Text for analysis

╔══

Article Text

Download PDFPDF

Tackling antimicrobial resistance in low-income and middle-income countries
  1. Sunil Pokharel1,
  2. Shristi Raut2,
  3. Bipin Adhikari1
  1. 1 Centre for Tropical Medicine and Global Health, Nuffield Department of Clinical Medicine, Oxford, UK
  2. 2 Department of Microbiology, Universal College of Medical Sciences, Bhairahawa, Nepal
  1. Correspondence to Dr Bipin Adhikari; biopion{at}gmail.com

Statistics from Altmetric.com

Request Permissions

If you wish to reuse any or all of this article please use the link below which will take you to the Copyright Clearance Center’s RightsLink service. You will be able to get a quick price and instant permission to reuse the content in many different ways.

Antimicrobial resistance (AMR) is a global threat that claims 700 000 lives every year. If no urgent actions are taken, by 2050, AMR will cause an estimated loss of 10 million lives and $US100 trillion.1 Over the years, commonly identified infectious agents have developed resistance to antimicrobials. Since the discovery of penicillin in 1928, 20 000 potential resistant genes of nearly 400 different types have been identified.2 Methicillin-resistant Staphylococcus aureus alone causes more than 80 000 severe infections and claims more than 11 000 lives each year.3 The World Bank estimates a reduction in global domestic product per annum of 1.1%–3.8% by 2050 if AMR remains unchecked, and that an investment of US$9 billion per year will be required to counteract the problem.4

AMR affects all countries, but the burden is disproportionately higher in low-income and middle-income countries.1 To halt the spread of AMR, it is important to understand what contributes to its emergence. While the overuse of antimicrobials in both humans and animals is broadly implicated and strategies are developed to counteract such an overuse, the broader factors that contribute to AMR are often overlooked. In addition, national action plans on AMR are often constrained by lack of comprehensive multisectoral and multipronged approaches (eg, too focused on the health sector), and their findings are only relevant for a limited period of time as AMR continues to evolve at a fast pace.5 A recent assessment of country situational analyses against the political, economic, sociological, technological, ecological, legislative, and industry (PESTELI) framework identified important gaps in addressing AMR.6

Indeed, collaborative efforts are necessary to delineate global, regional and local contingency plans for AMR. A multitude of factors contribute to the development of AMR. Many of these factors transcend discipline and sectors. Efforts to counteract AMR through a traditional biomedical approach alone may fail to curb the current challenges. In this editorial, we draw insight from some recent papers in BMJ Global Health on AMR, and we use the PESTELI framework to highlight the multifaceted challenges involved in tackling AMR in low-income and middle-income countries, and the need for a holistic and multisectoral approach.

Political factors

Weak governance often leads to lack of attention to health system functioning and, hence, to weakened regulations for the antimicrobial stewardship. Poor antimicrobial stewardship and inappropriate antimicrobial use often in substandard doses challenge the efforts to contain the emergence and spread of AMR.7 In addition, budgetary constraints limit the prioritisation for surveillance of AMR.8 Improved surveillance systems and surveillance data, for example, through establishing computerised data repository, are necessary to inform policies and to respond to both the emerging threats and the long-term trends in resistance.9 However, existing surveillance systems to monitor antimicrobial consumption in both humans and animals and to identify the rate and trends in development of resistance are often inadequate.8 Strong political commitment with multistakeholder engagement to strengthen surveillance networks and AMR reporting, and stewardship are essential.

╚══

Required action
For each statement, say yes or no to whether it agrees with the editorial on antimicrobial resistance, and quote the words from it that settle the answer. 1. AMR kills 700 000 people each year. 2. AMR weighs about equally on all countries. 3. Current systems for tracking antimicrobial use and resistance are usually good enough. Rely only on the editorial on antimicrobial resistance.

Information given
╔══

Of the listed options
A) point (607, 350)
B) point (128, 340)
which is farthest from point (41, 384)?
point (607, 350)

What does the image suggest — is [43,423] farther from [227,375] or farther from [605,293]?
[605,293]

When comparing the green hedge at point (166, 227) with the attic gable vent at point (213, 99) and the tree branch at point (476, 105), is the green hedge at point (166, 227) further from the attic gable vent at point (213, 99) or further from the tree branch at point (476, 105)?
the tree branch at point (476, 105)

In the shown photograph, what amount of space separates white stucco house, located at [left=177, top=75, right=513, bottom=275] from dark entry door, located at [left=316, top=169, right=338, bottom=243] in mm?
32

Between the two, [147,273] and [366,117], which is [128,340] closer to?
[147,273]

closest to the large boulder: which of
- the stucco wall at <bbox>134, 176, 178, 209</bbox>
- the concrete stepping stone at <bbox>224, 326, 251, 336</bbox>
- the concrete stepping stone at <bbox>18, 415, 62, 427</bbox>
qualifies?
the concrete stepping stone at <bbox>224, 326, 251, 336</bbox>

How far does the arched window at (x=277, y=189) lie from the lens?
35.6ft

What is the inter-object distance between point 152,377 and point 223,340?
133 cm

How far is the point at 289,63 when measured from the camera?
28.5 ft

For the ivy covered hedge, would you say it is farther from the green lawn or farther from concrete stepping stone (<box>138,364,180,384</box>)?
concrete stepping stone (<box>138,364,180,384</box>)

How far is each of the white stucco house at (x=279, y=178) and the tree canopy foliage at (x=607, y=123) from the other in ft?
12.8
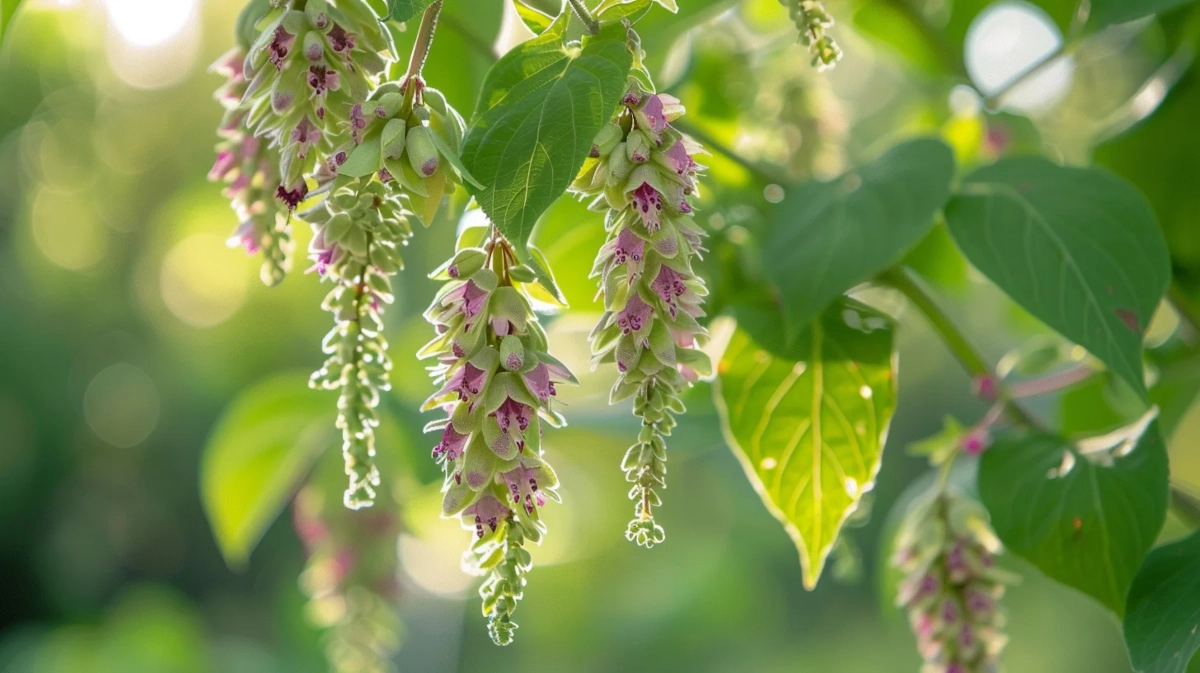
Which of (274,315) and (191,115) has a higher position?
(191,115)

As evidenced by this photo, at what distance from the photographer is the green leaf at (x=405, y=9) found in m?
0.27

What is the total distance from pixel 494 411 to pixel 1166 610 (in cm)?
34

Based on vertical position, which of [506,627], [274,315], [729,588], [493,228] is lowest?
[506,627]

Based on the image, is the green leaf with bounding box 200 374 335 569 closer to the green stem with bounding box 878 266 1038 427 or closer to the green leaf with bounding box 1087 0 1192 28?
the green stem with bounding box 878 266 1038 427

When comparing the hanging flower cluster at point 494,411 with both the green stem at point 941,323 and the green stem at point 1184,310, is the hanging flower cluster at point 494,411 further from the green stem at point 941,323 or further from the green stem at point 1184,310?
the green stem at point 1184,310

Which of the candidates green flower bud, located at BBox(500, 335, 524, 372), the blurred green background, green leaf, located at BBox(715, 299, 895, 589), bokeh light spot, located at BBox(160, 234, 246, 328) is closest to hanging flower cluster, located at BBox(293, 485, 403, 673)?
the blurred green background

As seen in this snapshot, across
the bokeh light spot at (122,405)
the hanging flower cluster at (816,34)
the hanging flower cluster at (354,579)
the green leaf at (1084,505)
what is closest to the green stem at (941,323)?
the green leaf at (1084,505)

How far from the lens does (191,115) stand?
12.0ft

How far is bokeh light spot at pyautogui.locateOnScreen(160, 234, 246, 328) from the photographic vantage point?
2562 mm

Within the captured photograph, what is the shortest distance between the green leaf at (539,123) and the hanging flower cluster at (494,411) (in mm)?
26

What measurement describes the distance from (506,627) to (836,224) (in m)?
0.30

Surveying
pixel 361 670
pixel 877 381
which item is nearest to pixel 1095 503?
pixel 877 381

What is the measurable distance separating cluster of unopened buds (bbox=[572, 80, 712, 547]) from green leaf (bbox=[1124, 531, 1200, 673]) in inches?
10.1

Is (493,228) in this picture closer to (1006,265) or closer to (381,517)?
(1006,265)
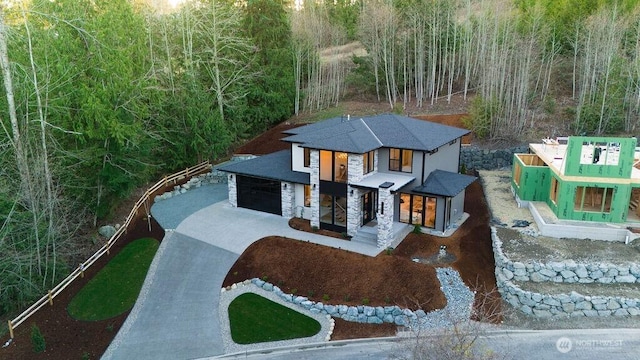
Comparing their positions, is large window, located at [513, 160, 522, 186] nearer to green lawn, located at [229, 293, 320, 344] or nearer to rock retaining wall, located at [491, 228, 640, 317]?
rock retaining wall, located at [491, 228, 640, 317]

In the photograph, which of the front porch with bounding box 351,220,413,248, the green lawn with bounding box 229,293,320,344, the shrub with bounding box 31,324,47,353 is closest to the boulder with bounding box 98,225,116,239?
the shrub with bounding box 31,324,47,353

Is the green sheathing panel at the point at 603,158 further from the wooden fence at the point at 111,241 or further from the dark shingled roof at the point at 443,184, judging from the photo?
the wooden fence at the point at 111,241

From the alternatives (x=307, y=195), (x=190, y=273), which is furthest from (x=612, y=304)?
(x=190, y=273)

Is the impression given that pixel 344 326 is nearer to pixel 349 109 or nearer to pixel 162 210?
pixel 162 210

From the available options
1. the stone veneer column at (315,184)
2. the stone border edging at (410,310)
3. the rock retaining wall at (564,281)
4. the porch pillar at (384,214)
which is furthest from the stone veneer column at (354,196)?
the rock retaining wall at (564,281)

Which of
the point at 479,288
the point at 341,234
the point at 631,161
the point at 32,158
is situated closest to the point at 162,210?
the point at 32,158

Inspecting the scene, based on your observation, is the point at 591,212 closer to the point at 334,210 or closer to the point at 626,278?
the point at 626,278
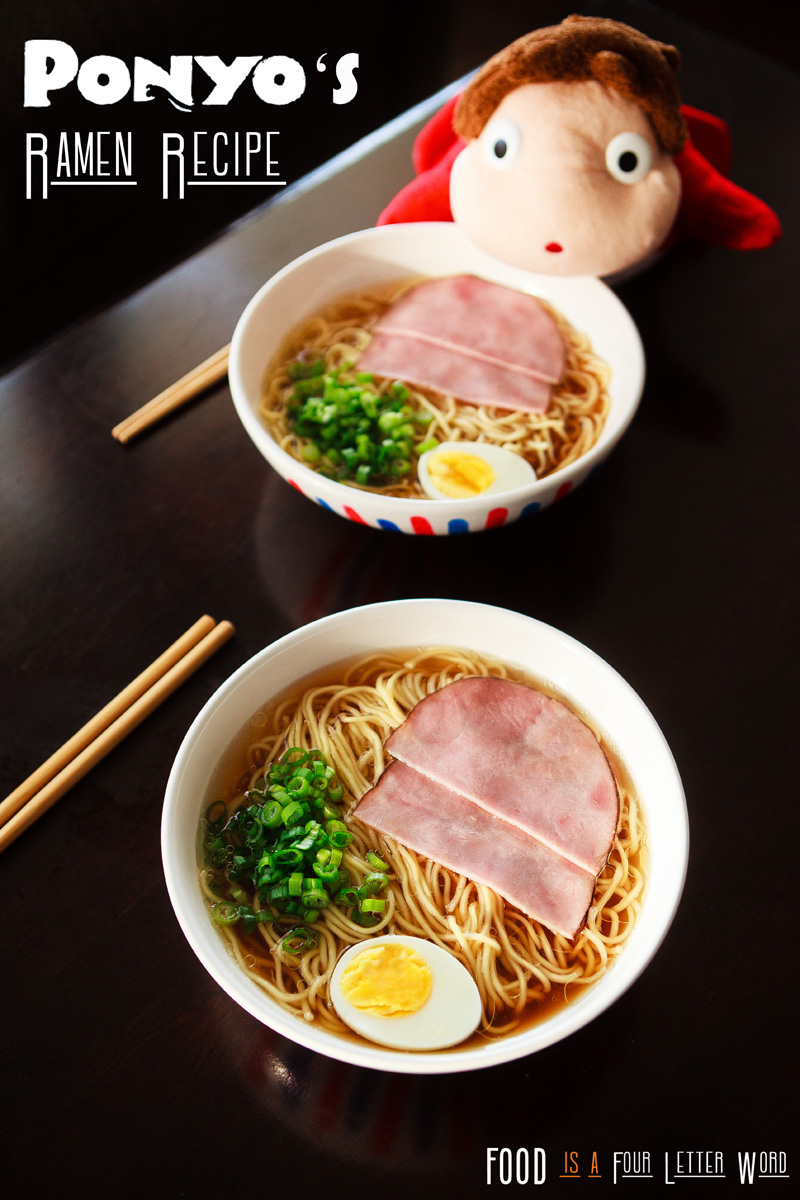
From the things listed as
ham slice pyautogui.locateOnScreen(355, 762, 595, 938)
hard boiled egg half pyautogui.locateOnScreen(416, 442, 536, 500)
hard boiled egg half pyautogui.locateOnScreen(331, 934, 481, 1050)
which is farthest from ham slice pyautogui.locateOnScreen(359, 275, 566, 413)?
hard boiled egg half pyautogui.locateOnScreen(331, 934, 481, 1050)

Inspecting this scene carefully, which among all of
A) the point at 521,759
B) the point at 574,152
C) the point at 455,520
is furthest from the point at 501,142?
the point at 521,759

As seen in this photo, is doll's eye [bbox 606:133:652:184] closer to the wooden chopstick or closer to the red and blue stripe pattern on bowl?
the red and blue stripe pattern on bowl

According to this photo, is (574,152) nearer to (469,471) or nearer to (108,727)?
(469,471)

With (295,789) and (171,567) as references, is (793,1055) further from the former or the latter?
(171,567)

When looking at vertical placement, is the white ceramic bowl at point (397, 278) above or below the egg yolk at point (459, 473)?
above

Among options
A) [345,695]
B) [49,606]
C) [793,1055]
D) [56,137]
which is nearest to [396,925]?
[345,695]

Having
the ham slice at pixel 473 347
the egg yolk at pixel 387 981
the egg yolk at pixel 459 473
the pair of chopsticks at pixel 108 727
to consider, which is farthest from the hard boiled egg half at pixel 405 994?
the ham slice at pixel 473 347

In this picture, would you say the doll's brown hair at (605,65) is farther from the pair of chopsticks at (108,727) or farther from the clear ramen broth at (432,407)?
the pair of chopsticks at (108,727)
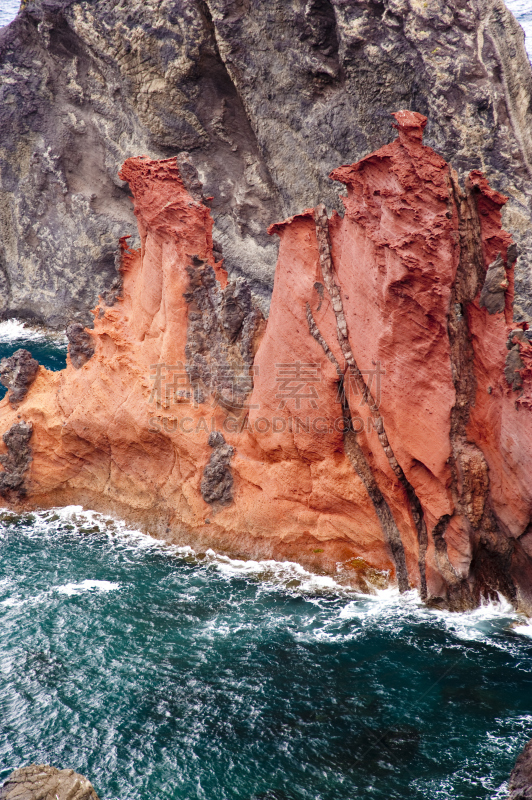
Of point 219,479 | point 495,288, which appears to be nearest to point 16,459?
point 219,479

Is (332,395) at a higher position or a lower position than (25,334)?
lower

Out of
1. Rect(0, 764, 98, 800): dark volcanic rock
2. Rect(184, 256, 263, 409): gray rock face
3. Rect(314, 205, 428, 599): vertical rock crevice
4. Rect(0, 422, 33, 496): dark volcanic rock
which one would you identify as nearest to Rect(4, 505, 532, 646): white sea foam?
Rect(314, 205, 428, 599): vertical rock crevice

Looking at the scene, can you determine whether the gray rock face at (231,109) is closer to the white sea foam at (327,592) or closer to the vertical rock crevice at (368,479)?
the vertical rock crevice at (368,479)

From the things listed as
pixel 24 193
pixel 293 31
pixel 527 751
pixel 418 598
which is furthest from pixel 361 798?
pixel 24 193

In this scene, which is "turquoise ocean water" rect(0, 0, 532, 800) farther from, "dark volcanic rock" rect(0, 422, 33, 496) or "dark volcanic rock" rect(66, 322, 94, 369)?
"dark volcanic rock" rect(66, 322, 94, 369)

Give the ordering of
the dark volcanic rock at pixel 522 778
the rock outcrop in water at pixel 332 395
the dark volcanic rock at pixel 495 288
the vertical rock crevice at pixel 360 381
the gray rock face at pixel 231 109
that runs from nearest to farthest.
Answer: the dark volcanic rock at pixel 522 778, the dark volcanic rock at pixel 495 288, the rock outcrop in water at pixel 332 395, the vertical rock crevice at pixel 360 381, the gray rock face at pixel 231 109

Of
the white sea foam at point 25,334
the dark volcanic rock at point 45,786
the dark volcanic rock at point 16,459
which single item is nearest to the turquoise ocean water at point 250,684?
the dark volcanic rock at point 45,786

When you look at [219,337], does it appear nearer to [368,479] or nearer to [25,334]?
[368,479]
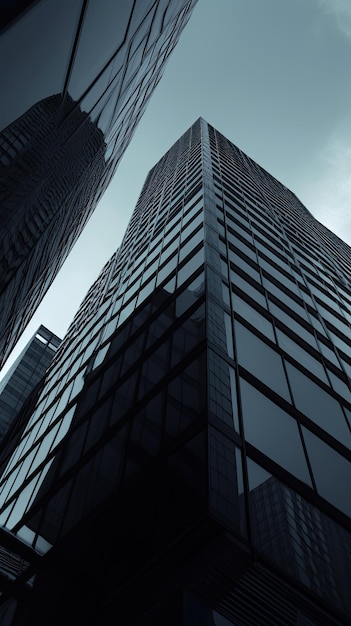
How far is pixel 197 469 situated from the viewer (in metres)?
→ 7.65

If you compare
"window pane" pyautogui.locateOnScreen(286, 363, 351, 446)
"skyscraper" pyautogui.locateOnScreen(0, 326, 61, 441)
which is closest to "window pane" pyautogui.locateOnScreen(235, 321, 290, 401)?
"window pane" pyautogui.locateOnScreen(286, 363, 351, 446)

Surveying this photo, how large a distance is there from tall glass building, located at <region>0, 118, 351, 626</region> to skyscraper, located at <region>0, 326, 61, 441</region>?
39.7m

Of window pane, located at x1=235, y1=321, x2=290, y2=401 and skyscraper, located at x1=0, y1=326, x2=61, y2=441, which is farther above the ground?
window pane, located at x1=235, y1=321, x2=290, y2=401

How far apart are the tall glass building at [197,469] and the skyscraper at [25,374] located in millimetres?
39709

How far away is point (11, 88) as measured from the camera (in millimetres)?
4109

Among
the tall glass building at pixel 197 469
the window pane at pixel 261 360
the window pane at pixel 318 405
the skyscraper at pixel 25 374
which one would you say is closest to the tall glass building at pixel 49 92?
the tall glass building at pixel 197 469

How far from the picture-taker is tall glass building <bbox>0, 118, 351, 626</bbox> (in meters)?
6.87

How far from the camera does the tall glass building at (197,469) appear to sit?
6.87 m

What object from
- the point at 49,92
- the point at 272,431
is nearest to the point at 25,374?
the point at 272,431

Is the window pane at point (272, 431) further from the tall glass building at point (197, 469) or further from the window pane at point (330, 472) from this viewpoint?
the window pane at point (330, 472)

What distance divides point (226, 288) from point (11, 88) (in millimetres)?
10559

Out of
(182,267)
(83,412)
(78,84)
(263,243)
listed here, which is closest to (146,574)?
(78,84)

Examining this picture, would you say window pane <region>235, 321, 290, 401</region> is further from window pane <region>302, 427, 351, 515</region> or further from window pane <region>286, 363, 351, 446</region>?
window pane <region>302, 427, 351, 515</region>

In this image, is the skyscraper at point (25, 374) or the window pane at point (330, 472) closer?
the window pane at point (330, 472)
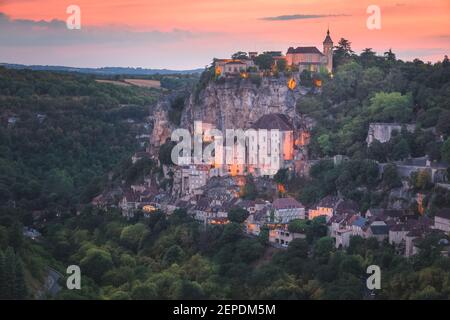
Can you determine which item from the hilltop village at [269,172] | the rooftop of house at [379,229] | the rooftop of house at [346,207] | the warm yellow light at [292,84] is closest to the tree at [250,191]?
the hilltop village at [269,172]

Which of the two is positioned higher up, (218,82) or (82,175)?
(218,82)

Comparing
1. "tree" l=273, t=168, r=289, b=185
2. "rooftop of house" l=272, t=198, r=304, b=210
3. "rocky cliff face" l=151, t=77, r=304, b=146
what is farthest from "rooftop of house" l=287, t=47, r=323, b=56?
"rooftop of house" l=272, t=198, r=304, b=210

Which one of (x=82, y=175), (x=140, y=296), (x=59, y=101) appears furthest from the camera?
(x=59, y=101)

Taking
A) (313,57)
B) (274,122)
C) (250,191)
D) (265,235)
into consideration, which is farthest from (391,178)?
(313,57)

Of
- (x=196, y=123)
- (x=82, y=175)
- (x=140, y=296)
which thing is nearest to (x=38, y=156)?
(x=82, y=175)

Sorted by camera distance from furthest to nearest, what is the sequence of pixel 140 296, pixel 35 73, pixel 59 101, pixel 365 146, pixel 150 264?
1. pixel 35 73
2. pixel 59 101
3. pixel 365 146
4. pixel 150 264
5. pixel 140 296

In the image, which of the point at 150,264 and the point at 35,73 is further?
the point at 35,73

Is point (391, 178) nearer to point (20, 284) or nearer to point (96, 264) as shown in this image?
point (96, 264)

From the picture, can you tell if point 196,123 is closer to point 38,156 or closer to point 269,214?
point 269,214
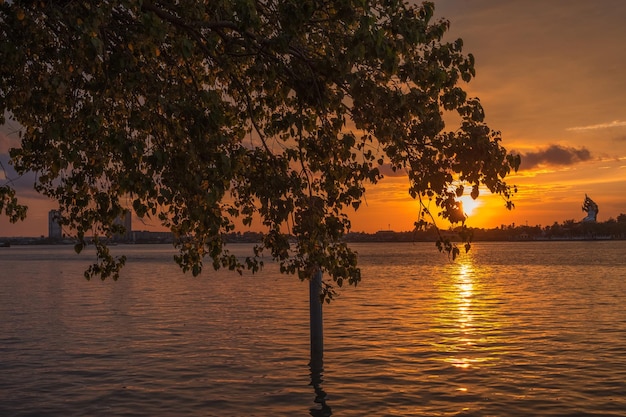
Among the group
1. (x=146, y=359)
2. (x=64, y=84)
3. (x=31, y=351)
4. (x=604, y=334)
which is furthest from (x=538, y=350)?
(x=64, y=84)

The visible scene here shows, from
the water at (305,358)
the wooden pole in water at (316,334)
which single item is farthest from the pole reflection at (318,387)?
the water at (305,358)

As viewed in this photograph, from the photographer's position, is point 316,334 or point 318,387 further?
point 316,334

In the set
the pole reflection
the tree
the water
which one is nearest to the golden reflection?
the water

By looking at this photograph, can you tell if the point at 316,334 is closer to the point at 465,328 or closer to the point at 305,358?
the point at 305,358

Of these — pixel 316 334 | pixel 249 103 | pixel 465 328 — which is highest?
pixel 249 103

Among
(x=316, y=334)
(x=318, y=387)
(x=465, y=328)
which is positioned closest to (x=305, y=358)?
(x=316, y=334)

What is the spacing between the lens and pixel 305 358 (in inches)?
1008

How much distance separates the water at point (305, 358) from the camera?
1892 cm

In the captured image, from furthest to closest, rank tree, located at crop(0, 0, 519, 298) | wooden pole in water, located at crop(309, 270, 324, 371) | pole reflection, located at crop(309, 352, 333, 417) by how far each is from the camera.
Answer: wooden pole in water, located at crop(309, 270, 324, 371) < pole reflection, located at crop(309, 352, 333, 417) < tree, located at crop(0, 0, 519, 298)

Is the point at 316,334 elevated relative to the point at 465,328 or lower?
elevated

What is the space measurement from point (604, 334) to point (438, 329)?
264 inches

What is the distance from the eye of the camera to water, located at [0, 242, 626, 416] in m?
18.9

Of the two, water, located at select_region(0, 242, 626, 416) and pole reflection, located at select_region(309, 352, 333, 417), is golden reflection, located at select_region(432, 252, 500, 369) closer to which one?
water, located at select_region(0, 242, 626, 416)

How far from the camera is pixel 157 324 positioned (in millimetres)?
36625
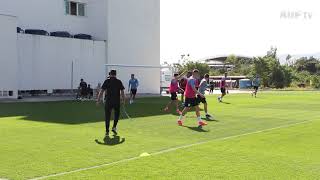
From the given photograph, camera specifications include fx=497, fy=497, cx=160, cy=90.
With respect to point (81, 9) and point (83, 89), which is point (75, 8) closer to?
point (81, 9)

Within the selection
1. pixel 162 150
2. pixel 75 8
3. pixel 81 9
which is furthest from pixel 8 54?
pixel 162 150

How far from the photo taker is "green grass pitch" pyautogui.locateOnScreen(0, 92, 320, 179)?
28.0 feet

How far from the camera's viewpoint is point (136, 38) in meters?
44.1

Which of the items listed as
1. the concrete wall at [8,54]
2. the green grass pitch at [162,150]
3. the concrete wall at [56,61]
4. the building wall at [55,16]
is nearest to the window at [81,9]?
the building wall at [55,16]

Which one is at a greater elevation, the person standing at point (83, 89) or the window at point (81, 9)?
the window at point (81, 9)

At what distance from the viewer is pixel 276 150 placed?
11.0 meters

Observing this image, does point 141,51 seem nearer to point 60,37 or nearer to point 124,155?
point 60,37

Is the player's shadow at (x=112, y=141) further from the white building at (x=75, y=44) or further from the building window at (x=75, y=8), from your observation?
the building window at (x=75, y=8)

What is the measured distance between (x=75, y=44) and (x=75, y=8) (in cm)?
492

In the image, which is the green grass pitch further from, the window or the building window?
the window

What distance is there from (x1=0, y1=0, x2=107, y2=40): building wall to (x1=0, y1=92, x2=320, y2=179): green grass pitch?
2105 centimetres

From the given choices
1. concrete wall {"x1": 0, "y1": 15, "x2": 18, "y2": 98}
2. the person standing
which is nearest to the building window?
concrete wall {"x1": 0, "y1": 15, "x2": 18, "y2": 98}

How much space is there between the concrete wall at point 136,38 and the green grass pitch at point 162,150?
2505 cm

╚══

Worked solution
1. Yes: "claims 700 000 lives every year"
2. No: "the burden is disproportionately higher in low-income and middle-income countries"
3. No: "existing surveillance systems to monitor antimicrobial consumption in both humans and animals and to identify the rate and trends in development of resistance are often inadequate"